TASK TO CARRY OUT –
Find and copy each line of the records where the string "features" shows up.

*** Opening of EXCERPTED DATA ***

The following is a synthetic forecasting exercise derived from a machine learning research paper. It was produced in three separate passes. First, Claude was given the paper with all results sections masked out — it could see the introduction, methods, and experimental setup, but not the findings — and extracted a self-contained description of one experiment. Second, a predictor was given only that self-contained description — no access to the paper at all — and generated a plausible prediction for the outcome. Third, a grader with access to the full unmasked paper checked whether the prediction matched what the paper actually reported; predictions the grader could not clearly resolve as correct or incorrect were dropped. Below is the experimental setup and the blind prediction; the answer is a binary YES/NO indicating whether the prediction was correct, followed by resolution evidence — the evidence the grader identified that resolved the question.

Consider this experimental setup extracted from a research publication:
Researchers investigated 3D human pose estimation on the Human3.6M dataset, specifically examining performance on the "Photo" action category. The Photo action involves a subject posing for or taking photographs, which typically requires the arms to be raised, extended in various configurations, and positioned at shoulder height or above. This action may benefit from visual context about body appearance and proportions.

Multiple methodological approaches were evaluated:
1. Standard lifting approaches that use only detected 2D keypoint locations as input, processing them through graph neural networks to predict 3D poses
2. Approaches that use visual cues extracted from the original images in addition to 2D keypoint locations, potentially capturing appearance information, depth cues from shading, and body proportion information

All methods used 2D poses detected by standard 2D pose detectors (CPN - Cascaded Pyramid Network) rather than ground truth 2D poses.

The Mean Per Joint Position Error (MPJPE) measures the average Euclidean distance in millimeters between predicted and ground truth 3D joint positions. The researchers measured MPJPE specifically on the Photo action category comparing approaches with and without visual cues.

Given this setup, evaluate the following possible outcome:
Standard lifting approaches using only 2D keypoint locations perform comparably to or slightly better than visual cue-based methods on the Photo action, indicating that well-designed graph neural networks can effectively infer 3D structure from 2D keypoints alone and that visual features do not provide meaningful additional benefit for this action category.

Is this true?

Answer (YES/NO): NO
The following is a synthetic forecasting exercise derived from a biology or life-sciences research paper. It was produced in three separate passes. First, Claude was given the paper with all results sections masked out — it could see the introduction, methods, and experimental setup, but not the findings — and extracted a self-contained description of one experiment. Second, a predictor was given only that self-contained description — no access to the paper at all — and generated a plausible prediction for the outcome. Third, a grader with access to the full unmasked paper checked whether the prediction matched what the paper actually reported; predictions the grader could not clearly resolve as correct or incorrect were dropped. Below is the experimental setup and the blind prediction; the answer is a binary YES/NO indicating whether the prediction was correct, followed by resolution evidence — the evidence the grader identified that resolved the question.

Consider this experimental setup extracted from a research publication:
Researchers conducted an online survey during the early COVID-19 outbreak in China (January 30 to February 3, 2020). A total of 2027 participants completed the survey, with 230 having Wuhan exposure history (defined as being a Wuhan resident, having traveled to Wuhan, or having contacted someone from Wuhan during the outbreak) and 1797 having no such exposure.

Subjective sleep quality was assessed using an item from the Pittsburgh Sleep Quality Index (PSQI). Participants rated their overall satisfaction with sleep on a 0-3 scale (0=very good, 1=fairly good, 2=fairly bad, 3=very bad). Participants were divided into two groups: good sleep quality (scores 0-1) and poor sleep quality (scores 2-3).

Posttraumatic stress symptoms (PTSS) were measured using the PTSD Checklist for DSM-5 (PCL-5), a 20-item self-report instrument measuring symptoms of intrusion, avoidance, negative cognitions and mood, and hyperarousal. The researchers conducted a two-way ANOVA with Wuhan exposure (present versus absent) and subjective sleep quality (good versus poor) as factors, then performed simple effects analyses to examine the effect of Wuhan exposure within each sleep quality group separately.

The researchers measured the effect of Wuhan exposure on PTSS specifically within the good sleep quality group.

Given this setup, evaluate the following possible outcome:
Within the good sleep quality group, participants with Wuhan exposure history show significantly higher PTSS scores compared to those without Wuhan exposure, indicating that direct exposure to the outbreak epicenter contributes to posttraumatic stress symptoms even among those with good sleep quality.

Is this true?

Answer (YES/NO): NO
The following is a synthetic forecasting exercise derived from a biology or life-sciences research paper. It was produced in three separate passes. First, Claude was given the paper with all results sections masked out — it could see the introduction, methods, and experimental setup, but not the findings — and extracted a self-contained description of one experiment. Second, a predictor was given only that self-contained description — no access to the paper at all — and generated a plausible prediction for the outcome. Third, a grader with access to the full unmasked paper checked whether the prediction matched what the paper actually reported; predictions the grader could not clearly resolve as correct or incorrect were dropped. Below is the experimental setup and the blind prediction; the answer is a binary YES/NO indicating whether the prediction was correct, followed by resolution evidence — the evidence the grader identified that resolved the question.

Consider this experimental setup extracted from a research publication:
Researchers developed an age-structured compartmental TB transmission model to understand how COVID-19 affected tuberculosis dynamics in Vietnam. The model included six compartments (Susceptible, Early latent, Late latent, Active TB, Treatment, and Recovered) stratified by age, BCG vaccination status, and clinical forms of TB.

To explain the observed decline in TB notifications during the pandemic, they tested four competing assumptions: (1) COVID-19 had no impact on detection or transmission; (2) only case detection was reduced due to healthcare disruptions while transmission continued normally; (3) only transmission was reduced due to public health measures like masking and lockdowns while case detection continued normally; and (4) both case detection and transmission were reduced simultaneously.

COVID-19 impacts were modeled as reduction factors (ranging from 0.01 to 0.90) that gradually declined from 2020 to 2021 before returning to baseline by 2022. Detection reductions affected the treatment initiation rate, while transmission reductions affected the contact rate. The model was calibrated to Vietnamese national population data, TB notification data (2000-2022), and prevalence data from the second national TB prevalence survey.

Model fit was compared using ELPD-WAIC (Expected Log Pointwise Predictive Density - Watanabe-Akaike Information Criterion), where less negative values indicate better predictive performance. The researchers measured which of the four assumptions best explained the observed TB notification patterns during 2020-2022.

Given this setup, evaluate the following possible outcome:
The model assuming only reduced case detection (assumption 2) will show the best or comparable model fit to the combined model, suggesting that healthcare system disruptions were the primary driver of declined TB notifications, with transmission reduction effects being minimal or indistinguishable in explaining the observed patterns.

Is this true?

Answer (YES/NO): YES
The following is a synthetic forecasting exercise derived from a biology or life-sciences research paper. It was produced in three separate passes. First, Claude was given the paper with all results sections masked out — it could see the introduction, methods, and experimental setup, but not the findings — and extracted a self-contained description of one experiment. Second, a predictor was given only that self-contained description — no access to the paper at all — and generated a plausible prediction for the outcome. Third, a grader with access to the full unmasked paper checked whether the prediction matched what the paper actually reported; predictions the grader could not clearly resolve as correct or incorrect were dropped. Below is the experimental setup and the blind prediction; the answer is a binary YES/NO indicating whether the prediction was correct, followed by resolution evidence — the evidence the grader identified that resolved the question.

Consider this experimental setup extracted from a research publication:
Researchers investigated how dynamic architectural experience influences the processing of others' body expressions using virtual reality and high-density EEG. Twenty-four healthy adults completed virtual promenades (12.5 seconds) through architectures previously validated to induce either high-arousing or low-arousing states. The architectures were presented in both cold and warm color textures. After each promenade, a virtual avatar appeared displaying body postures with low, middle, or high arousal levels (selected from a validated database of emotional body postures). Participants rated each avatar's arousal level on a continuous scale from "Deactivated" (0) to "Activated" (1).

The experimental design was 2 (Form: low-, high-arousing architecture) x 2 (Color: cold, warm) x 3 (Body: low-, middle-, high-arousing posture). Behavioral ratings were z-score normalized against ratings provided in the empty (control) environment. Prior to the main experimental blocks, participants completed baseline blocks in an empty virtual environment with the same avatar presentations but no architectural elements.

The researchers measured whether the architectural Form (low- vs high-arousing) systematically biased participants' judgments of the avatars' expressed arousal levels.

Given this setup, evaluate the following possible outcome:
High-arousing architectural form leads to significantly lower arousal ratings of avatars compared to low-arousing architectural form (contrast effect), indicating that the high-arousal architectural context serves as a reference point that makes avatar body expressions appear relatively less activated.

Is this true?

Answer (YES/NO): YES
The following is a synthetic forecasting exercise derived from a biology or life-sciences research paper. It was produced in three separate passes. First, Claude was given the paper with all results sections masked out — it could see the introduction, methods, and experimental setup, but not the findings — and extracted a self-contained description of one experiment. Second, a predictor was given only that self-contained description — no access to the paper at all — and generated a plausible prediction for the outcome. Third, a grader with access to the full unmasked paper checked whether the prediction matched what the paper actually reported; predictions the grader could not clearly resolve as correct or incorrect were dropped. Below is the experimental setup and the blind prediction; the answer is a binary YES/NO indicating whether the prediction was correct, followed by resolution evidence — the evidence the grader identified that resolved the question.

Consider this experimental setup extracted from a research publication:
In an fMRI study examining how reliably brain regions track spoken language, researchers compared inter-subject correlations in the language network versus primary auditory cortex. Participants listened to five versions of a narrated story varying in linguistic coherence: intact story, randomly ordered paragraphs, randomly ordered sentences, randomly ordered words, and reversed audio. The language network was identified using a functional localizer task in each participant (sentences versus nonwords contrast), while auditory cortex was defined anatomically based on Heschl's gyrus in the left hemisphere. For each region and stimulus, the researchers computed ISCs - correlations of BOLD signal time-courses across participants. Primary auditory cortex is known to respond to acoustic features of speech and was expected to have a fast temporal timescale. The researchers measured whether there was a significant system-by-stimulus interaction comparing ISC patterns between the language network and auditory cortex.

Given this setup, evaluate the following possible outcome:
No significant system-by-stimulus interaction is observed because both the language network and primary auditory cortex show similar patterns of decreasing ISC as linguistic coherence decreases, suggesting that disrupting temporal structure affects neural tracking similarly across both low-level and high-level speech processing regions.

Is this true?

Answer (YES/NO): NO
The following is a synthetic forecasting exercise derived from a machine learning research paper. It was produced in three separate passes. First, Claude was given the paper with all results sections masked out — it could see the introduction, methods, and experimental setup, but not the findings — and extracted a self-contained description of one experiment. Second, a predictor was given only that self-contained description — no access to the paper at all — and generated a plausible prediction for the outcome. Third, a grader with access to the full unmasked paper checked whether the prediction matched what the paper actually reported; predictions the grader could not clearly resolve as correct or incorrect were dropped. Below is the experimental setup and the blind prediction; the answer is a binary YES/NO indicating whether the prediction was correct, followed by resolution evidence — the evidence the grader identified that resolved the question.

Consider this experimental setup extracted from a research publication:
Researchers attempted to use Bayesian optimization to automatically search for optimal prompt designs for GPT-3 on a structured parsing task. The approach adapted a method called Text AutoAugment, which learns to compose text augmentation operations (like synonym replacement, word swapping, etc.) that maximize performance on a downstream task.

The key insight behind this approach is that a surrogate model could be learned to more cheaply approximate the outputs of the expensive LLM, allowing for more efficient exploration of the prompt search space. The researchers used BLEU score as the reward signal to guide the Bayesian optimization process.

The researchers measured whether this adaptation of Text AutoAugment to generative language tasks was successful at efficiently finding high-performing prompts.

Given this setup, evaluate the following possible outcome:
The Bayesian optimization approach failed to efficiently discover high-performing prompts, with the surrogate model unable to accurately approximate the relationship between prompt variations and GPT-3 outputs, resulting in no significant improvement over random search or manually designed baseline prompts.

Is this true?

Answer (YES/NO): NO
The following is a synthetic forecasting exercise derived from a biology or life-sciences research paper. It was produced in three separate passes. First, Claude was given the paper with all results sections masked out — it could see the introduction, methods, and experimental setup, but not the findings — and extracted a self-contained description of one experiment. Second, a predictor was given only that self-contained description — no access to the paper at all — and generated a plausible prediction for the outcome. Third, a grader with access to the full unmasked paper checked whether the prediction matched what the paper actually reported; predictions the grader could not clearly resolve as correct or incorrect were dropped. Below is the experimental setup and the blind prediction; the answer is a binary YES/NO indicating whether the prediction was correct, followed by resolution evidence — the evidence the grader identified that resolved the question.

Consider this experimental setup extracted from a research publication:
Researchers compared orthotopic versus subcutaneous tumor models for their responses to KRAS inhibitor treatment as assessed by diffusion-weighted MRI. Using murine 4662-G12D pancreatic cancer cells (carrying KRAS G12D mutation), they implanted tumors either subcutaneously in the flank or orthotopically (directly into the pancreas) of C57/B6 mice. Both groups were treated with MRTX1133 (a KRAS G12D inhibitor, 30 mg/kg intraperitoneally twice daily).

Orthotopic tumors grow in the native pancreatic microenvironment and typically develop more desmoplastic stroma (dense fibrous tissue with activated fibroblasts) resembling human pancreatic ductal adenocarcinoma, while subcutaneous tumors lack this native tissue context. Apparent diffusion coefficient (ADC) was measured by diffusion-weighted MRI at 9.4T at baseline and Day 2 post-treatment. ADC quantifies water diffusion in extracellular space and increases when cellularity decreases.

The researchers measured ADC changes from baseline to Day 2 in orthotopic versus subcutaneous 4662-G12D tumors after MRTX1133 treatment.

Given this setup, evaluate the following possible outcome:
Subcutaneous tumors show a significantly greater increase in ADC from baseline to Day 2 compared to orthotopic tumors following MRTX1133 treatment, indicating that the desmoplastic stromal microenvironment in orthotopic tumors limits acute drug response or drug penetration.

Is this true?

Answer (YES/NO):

*** Close of EXCERPTED DATA ***

TASK RESULT –
Standard lifting approaches using only 2D keypoint locations perform comparably to or slightly better than visual cue-based methods on the Photo action, indicating that well-designed graph neural networks can effectively infer 3D structure from 2D keypoints alone and that visual features do not provide meaningful additional benefit for this action category.
In an fMRI study examining how reliably brain regions track spoken language, researchers compared inter-subject correlations in the language network versus primary auditory cortex. Participants listened to five versions of a narrated story varying in linguistic coherence: intact story, randomly ordered paragraphs, randomly ordered sentences, randomly ordered words, and reversed audio. The language network was identified using a functional localizer task in each participant (sentences versus nonwords contrast), while auditory cortex was defined anatomically based on Heschl's gyrus in the left hemisphere. For each region and stimulus, the researchers computed ISCs - correlations of BOLD signal time-courses across participants. Primary auditory cortex is known to respond to acoustic features of speech and was expected to have a fast temporal timescale. The researchers measured whether there was a significant system-by-stimulus interaction comparing ISC patterns between the language network and auditory cortex.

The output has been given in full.